Pada Tahun 2004 Komisi Kateketik menyusun dan menerbitkan Buku Pendidikan Agama Katolik untuk SD, SMP dan SMA berdasarkan kurikulum 2004, yaitu kurikulum berbasis kompetensi.
PKKI VIII dilaksanakan di Wisma Misericordia Malang pada tanggal 22-28 Pebruari 2004. Tema pertemuan kateketik ini, mengajak peserta mencari jalan bagaimana Katekese Umat bisa membangun KBG yang lebih berdimensi sosial, politik, ekonomi, budaya, dan sebagainya, sehingga masyarakat kita dapat dibantu untuk bisa hidup lebih adil, damai dan sejahtera. Kemudian pada tanggal 9-12 Mei 2005, di selenggarakan Pertemuan Nasional para Katekis di Wisma Samadi Klender-Jakarta. Tema pertemuan ini ialah: Identitas Katekis Pada Zaaman yang cepat berubah.
Kemudian Pada Tahun 2007 Komisi Kateketik memprakarsai terbitnya Kurikulum Pendidikan Agama Katolik di Perguruan Tinggi, yang kemudian direvisi pada tahun 2011. Tahun 2008, bertempat di persekolahan Lokon Tomohon-Sulawesi Utara diselenggarakan PKKI IX, dengan Tema: ”Katekese dalam Masyarakat yang Tertekan”. Masyarakat Indonesia yang mengalami ketertekanan dalam banyak bidang kehidupan menjadi alasan bagi Gereja Katolik untuk melakukan katekese yang memberi peneguhan, pencerahan, serta keberanian untuk bertindak mengatasi ketertekanan itu. Tema besar tersebut secara khusus diolah dengan mendalami tiga bidang kehidupan, yaitu bidang kemanusiaan, politik, dan hukum.

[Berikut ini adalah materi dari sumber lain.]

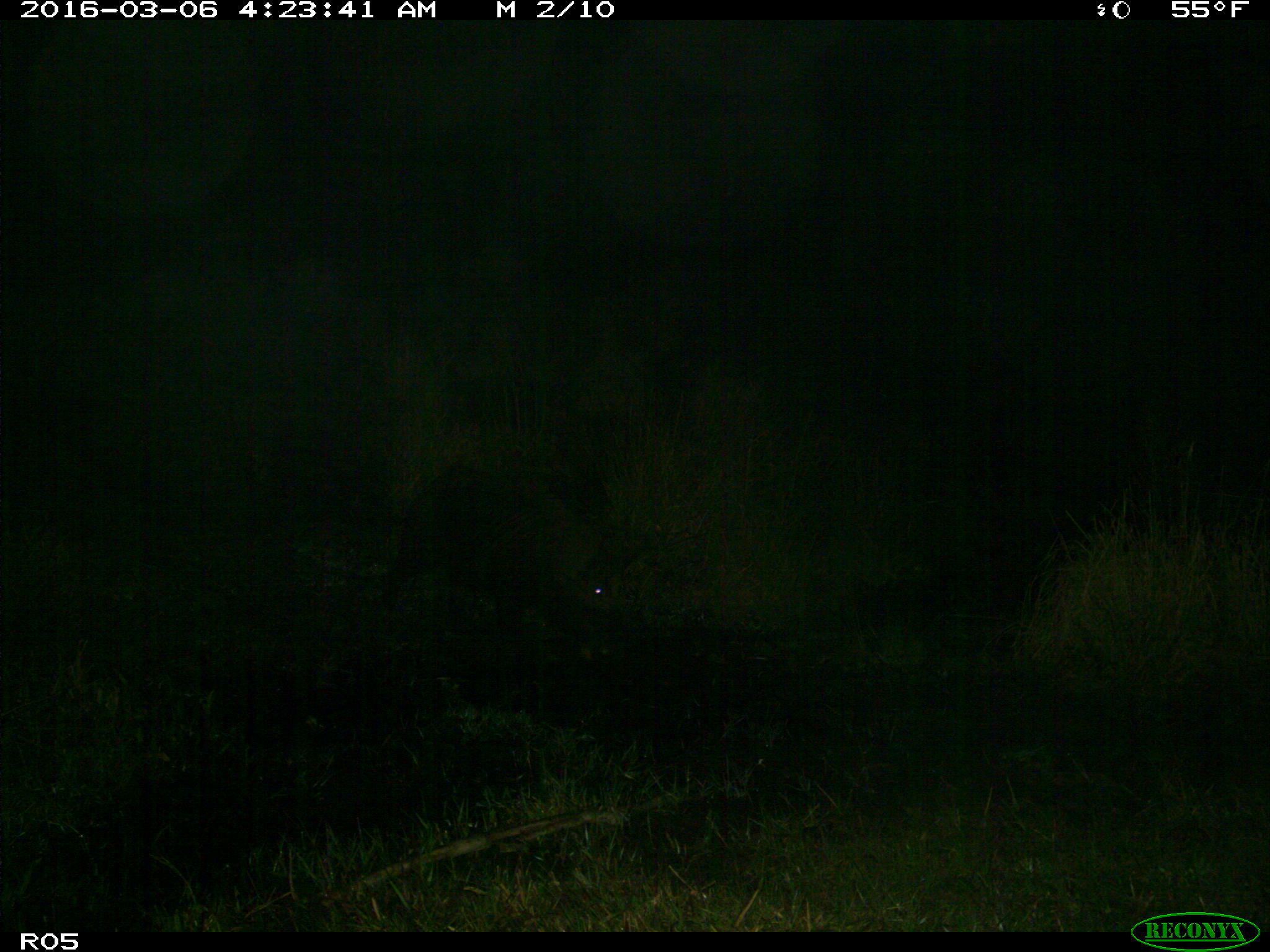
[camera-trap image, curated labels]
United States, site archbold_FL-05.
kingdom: Animalia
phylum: Chordata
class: Mammalia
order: Artiodactyla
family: Suidae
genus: Sus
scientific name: Sus scrofa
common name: wild boar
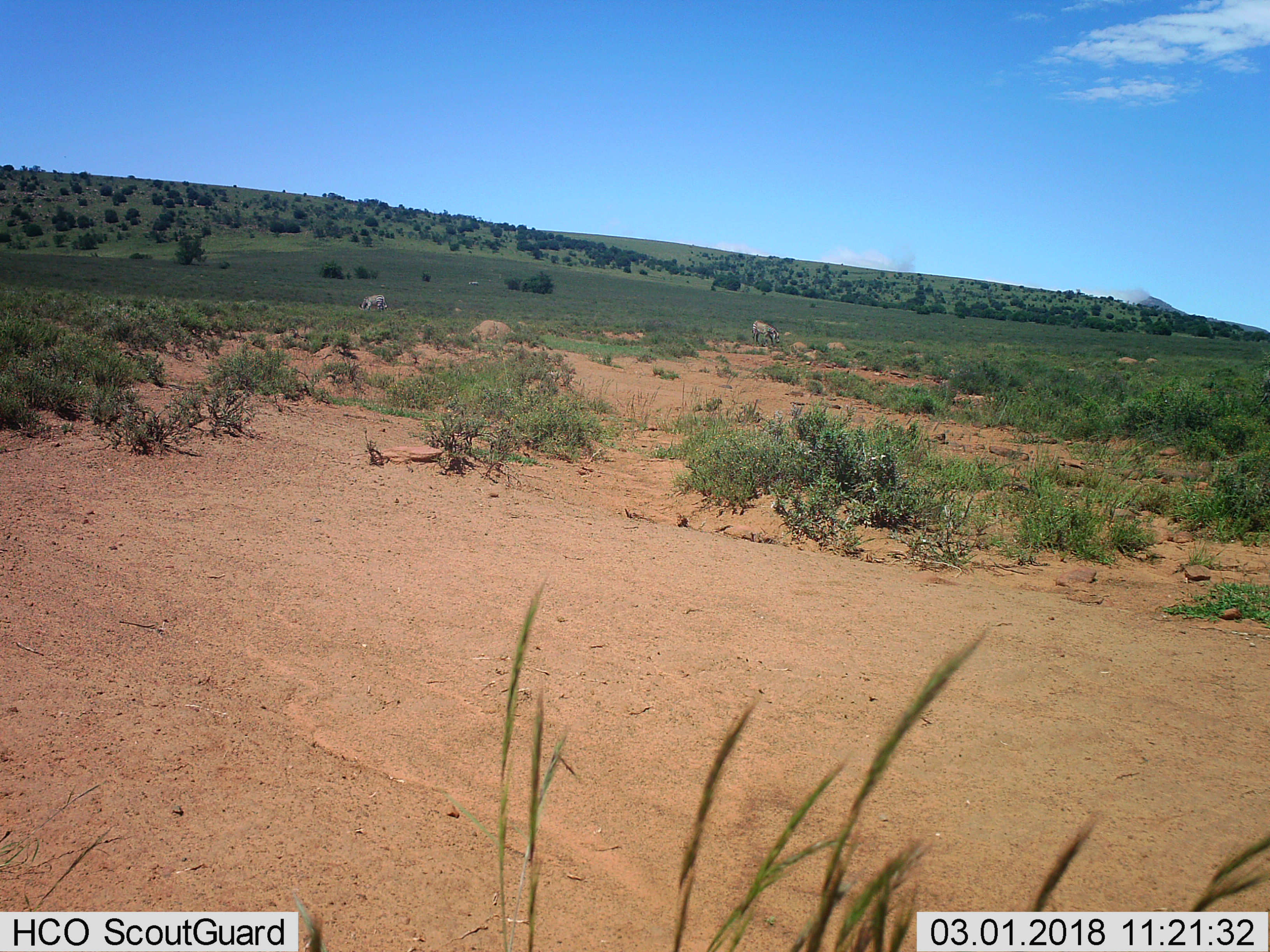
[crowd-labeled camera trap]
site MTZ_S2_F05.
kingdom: Animalia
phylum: Chordata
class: Mammalia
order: Perissodactyla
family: Equidae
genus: Equus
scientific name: Equus zebra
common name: mountain zebra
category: zebramountain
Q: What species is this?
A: Zebramountain (mountain zebra) (Equus zebra).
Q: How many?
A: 2.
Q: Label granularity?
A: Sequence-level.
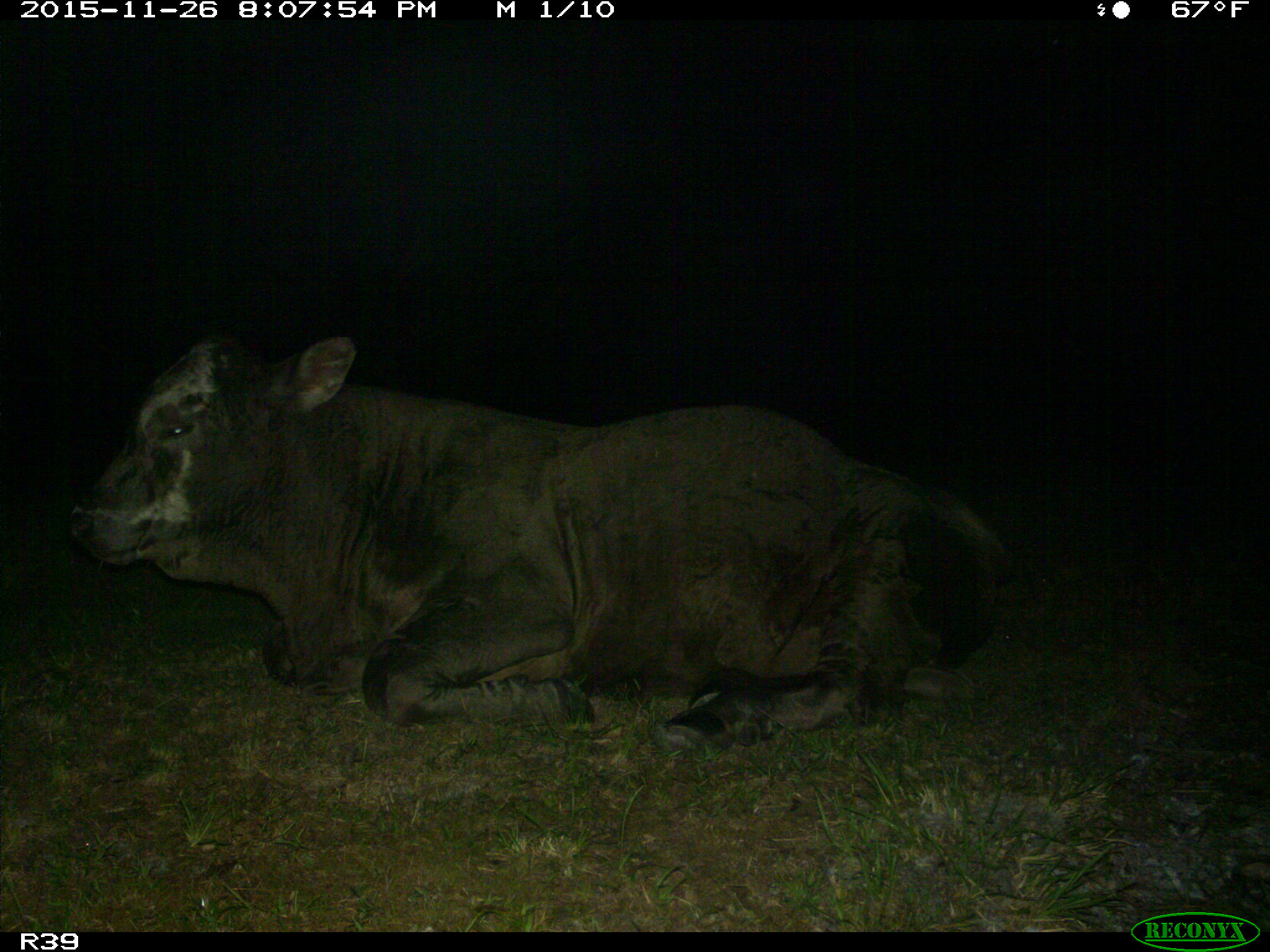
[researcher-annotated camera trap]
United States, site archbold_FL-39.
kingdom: Animalia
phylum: Chordata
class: Mammalia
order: Artiodactyla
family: Bovidae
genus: Bos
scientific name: Bos taurus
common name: domestic cow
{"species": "Bos taurus (domestic cow)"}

Pernas Katekis II diselenggarakan di Wisma Sawangan Bogor pada tanggal 24-28 November 2010 dengan tema utama: Panggilan sebagai Katekis. Kemudian pada Tahun 2011 komisi kateketik menerbitkan buku Pedoman Teknis Penyelenggaraan Bina Integrasi Bina Iman Anak-Pendidikan Anak Usia Dini.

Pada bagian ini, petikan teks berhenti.